Cara too has been busy advising such organisations on how to keep in mind the needs and interests of people with disabilities during this unfamiliar time and Daffy is urging all organisations to keep in mind all of their users, when undertaking such work.
“The safe return to sport and physical activity for people with disabilities has been embedded within many discussions of the Return to Sport Expert Review Group of which Cara represents the Disability Sport Sector and this message of inclusion is very evident in all guidance documents shared from Sport Ireland.
“Cara, in conjunction with Sport Ireland, is currently finalising key guiding recommendations for the sport and fitness sectors as they gradually reopen their sports and activities. These guidelines will provide support to the sector to ensure access to sport and physical activity is considered as they open their doors/sport to the community.
“That could simply be, if they’re putting up signage in relation to Covid-19 or changing the space within a leisure centre, that they are considering the access and communication need of people with disabilities at that point as well.”
“For me, the big message for all organisations across the sports sector is, as they’re planning their return, to plan for everybody.
“For some individuals with disabilities who may have underlying medical conditions, it may take a bit longer to get back into their routine of participating in sport and physical activity. But there’s been a lot of programmes put online which people with disabilities can connect with during this period as well. Many organisations have provided a range of resources, online classes and supports to ensure people with disabilities have opportunities to remain or to get active at home during Covid. Cara as part of our Physical Activity Education Programme for people with disabilities has also developed a range of home exercise activity cards for people to connect with during this period”.
— Pundit Arena (@PunditArena) June 29, 2020
Cara’s main vision is to “put disability sport and inclusive physical activity at the heart of our nation“, ie. to make inclusiveness in sport and physical activity the new norm. As Chair Jon Morgan outlined, “access to sport and physical activity must be a right for everyone and not just a privilege for the few”.

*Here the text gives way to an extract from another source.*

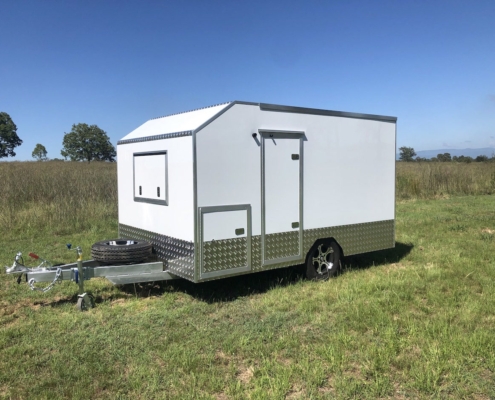 MXE-32L Enclosed Motorbike Trailer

By putting together the Sport Inclusion Disability Charter and following that with practical applications with the Xcessible Toolkit, Cara is slowly but surely working its way towards that ultimate goal in conjunction with national governing bodies, local partnerships and a vast array of organisations across the sport, health, education, outdoor and fitness sectors.

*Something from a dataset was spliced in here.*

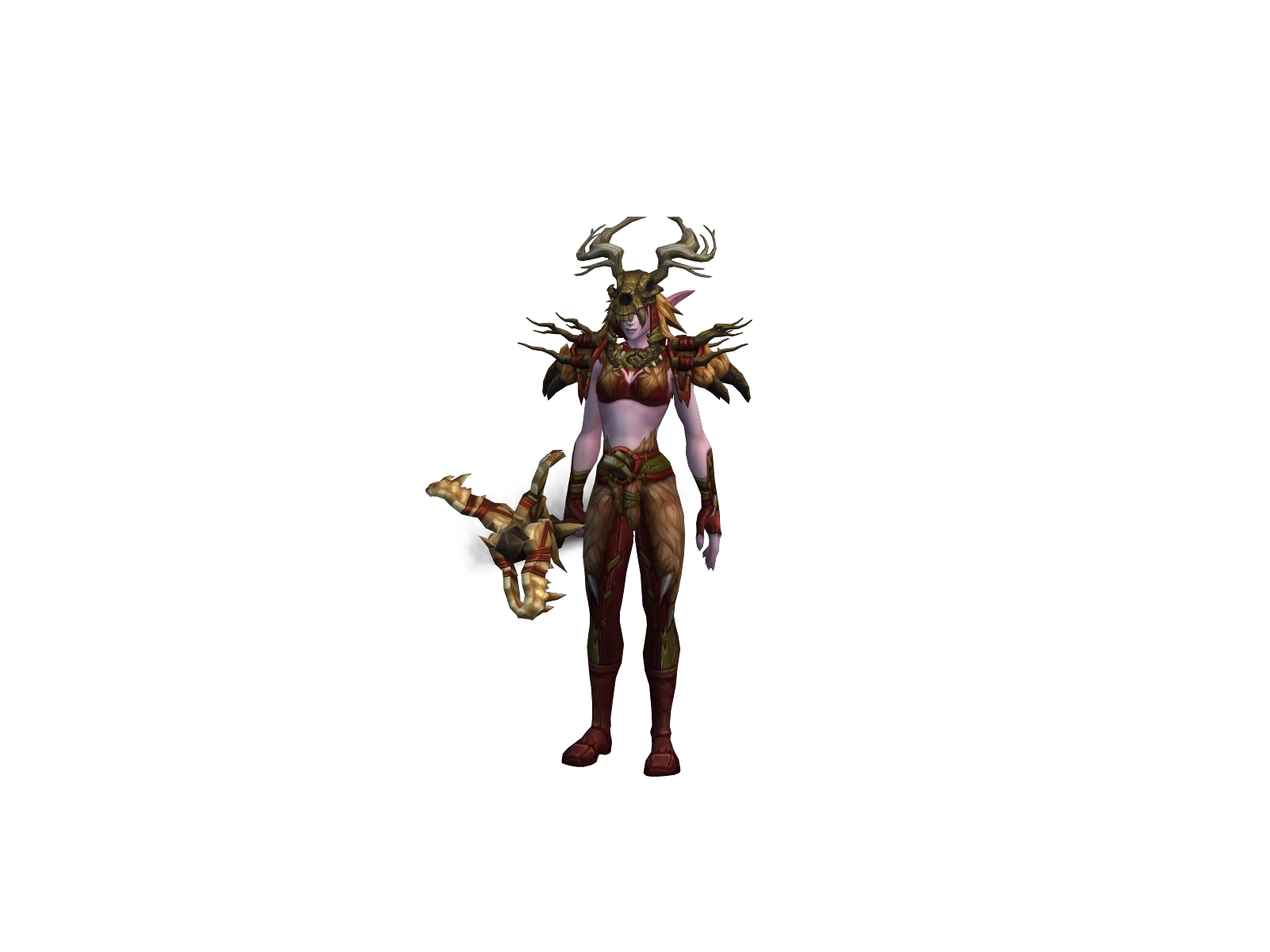 Pabdru 3D character render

While a huge amount of satisfaction is taken from every achievement, Daffy maintains that the real achievement will be the message of inclusiveness spread throughout every sporting community around the country.
“The work that we do is very satisfying, we have a small team in Cara, with a number of staff based in the Kerry Sports Academy at IT Tralee and in Sports HQ in the National Sports Campus. The passion, enthusiasm and commitment portrayed from the team as they work through the delivery of their programmes is remarkable.
“The success for us is really to see the sports sector taking on that same energy and that same commitment. This positive culture change in really evident across a number of national sporting bodies, definitely evident across the local sports partnerships through the employment of sport inclusion disability officers and most recently we can now see it starting to filter into the disability sector”.
“Ultimately for Cara, if we can get that message of the importance of sport and physical activity for people with disabilities across all sectors in Ireland, right from government level down to the local organisations, then we know that we are on track to achieving a vision of putting disability sport and inclusive physical activity at the heart of the nation’.